**EXERCISE INSTRUCTIONS**
Reproduce precisely the lines between the start of the data below and the line with "category: turdus sp", both included.

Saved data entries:
☆ ☆ ☆
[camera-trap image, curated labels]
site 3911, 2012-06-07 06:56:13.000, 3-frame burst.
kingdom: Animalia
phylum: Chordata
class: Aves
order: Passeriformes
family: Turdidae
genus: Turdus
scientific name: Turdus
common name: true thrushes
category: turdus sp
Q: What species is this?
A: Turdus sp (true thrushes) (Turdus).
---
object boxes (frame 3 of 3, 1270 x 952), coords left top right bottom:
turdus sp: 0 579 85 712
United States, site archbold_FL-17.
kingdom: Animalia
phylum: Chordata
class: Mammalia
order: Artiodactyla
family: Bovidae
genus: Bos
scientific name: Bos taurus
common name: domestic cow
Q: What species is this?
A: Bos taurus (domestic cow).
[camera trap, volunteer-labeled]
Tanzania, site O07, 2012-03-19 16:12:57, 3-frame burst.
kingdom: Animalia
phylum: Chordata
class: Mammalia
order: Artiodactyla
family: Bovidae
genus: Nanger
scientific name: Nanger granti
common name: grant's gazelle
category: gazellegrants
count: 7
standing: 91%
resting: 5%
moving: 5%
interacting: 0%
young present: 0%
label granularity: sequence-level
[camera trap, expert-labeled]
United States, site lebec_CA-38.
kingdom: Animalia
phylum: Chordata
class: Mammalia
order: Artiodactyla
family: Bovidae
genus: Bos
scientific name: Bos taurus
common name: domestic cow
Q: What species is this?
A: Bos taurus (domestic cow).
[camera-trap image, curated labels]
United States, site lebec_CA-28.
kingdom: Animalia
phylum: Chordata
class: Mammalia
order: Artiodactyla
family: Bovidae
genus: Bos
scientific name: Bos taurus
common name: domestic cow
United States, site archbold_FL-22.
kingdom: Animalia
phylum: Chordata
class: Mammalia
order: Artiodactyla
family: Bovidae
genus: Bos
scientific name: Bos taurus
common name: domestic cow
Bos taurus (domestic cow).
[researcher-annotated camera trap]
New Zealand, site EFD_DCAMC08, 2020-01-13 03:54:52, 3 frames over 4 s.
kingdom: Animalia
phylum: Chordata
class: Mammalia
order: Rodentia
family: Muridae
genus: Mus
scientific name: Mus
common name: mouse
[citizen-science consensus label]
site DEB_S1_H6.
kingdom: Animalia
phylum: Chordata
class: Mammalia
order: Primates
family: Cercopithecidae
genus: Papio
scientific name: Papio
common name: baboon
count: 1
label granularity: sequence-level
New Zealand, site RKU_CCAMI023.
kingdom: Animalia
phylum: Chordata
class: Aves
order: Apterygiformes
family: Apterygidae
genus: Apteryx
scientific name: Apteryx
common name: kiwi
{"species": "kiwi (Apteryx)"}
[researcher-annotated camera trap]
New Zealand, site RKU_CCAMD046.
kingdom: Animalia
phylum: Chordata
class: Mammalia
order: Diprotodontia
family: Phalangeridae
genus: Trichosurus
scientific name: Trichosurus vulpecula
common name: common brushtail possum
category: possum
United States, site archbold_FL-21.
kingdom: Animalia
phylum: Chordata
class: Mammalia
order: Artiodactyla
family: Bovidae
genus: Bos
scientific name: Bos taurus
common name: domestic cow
☆ ☆ ☆
**TASK SOLUTION**
[camera-trap image, curated labels]
site 3911, 2012-06-07 06:56:13.000, 3-frame burst.
kingdom: Animalia
phylum: Chordata
class: Aves
order: Passeriformes
family: Turdidae
genus: Turdus
scientific name: Turdus
common name: true thrushes
category: turdus sp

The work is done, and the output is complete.